Hiç konuşmadan kalktık hanımla. Sessizce masayı topladık. Taşı kilitli sandığa koyduk ve yattık. Uyumadık. Sabaha kadar öylece yattık. Sessiz. Kıpırtısız. Sabah kahvaltı ederken hanım ağlamaya başladı. O gelen ay yüzlü cinlerden biriydi ve hazinemizi bizden çalacak diye hüngür hüngür ağladı. Ya dedim hanıma, saçmalama. Böyle güzel cin olur mu? Hanım kızdı tabii. Sen elin cinine nasıl güzel dersin. Sen benden başkasını nasıl beğenirsin. Git onunla evlen o zaman. İki tur da bunun için ağladı. Yav hanım olur mu öyle şey ben lafın gelişi dedim. Yüzü aya benziyor diye, ay güzel olur diye, yoksa der miyim güzel? Ertesi akşam yine çıkardık taşı, yine geldi ay yüzlü. Seyrettik doya doya. Hanım bana kızdıydı ama o da istiyordu gelsin de bakalım, hayran olalım. Üç akşam sonra gelmedi ay yüzlü. Denedik denedik olmadı. Taşı şöyle mi koymuştuk, böyle mi oturmuştuk, nerde hata yapıyoruz, diye düşündük düşündük bulamadık.
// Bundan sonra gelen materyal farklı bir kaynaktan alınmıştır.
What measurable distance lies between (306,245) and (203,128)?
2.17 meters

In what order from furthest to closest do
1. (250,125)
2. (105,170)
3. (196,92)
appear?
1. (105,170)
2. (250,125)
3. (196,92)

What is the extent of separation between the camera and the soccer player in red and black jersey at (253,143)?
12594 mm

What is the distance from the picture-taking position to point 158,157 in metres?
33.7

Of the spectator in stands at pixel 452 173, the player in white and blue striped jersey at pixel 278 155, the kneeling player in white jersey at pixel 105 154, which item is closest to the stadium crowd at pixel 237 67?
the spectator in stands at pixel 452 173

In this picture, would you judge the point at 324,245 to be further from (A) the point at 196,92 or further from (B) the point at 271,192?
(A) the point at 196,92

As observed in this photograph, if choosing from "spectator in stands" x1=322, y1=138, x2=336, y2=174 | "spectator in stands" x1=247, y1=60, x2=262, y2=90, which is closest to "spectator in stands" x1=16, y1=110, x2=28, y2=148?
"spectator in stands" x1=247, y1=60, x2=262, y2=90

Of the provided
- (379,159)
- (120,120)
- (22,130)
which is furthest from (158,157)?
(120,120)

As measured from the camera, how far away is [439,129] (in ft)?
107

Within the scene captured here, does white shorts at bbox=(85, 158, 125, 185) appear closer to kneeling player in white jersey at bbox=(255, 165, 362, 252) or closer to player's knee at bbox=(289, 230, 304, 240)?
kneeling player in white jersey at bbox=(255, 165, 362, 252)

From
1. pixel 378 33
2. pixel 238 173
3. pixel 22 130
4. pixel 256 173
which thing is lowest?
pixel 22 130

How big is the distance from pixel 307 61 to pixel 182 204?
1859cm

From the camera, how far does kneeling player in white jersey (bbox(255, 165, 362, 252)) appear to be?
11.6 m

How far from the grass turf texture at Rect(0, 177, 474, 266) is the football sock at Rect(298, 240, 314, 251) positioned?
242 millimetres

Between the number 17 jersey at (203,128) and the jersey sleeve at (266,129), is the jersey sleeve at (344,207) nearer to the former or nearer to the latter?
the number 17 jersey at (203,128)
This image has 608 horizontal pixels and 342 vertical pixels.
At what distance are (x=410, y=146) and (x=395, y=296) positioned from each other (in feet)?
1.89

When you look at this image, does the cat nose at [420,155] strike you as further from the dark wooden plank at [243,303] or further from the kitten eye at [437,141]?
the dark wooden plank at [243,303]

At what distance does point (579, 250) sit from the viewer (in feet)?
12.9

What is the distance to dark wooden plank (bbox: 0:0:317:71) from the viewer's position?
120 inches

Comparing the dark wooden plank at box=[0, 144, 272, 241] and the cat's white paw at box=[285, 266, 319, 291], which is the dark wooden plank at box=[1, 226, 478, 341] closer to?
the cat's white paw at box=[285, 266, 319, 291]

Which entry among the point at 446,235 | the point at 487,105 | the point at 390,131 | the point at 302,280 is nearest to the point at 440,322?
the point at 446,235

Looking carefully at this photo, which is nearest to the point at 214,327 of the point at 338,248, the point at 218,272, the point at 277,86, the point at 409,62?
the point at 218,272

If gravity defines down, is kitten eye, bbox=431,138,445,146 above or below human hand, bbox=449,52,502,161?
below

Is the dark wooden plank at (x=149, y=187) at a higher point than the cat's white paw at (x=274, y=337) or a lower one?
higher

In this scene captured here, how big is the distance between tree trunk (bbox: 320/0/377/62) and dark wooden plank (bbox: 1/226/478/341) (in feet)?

Nihayet bir ay sonra yine mehtaplı bir gecede geldi. Anladık ki ay yüzlüyü görmek için ay tam olmalıydı, dolunay olmalıydı. Aylarca senelerce böyle devam etti. Her dolunaylı geceyi ay yüzü seyrederek geçirdik. Bize girip çıkarken görmüş komşular. Onlar da sırf ay yüzü seyretmek için bize gelir oldular. Mahallenin delikanlıları körkütük âşık oldu. Hepimiz seyrettik ama kendisiyle tek kelam edemedik. Sadece kendisiyle değil, birbirimizle hatta kendimizle dahi tek kelam edemedik. Sadece seyrettik. Tam beş sene. Beş senenin sonunda yine mehtaplı bir gecede, tüm mahalleli bizim bahçede, ay yüzlü gözlerde gönüllerde, bakıyoruz, duruyoruz, hayran oluyoruz, lâl oluyoruz. Sabaha karşı ay yüzün yüzünü bizden çevirip gideceği vakit gelip çattığında ay yüze sevdalı gençlerden biri dayanamadı, deli kanını durduramadı. Koştu. Tuttu kısacık kolundan. Gitmesine engel olmak istedi. Genç ay yüzlüye dokunur dokunmaz bir şimşek çaktı gökyüzünde. Ama öyle bir şimşek ki gözlerimiz kör olacak sandık. Ay yüzlüyle gencin olduğu yerden çatır çutur sesler gelmeye başladı. Şimşeğin ışığından alınan gözlerimiz zar zor kendine gelince baktık, baktık ki ne görelim? Ay yüzlü sevdalı genci ısıra ısıra yiyor. Ama ne ısırma. Bir ağzını açışta kapı kadar oluyordu ağzı. Üç lokmada yuttu geç adamı. Gencin annesi feryat figan bağırıyordu fakat başka kimsede tık yoktu. Şaşkınlıktan dilini yutmuştu herkes. Sonra yine gitti ay yüzlü. O gidince ay böyle yumurtaya dönüştü. O gün bu gündür her dolunay zamanı artık ay dolunay değil dolunyumurta oluveriyor.

Taşa gelince onun tılsımlı bir taş olduğunu söyledi bizim hanım. Evlerden ırak bir yere gömelim gitsin dedi. He, dedim. Hanıma he’den başka şey denmez. Aldım taşı gizli bir yere gömdüm. Güvenilir bir sarraf bulunca değerini öğrenip satacağım. Biliyorum, zengin olacağımız günler yakındır, biliyorum.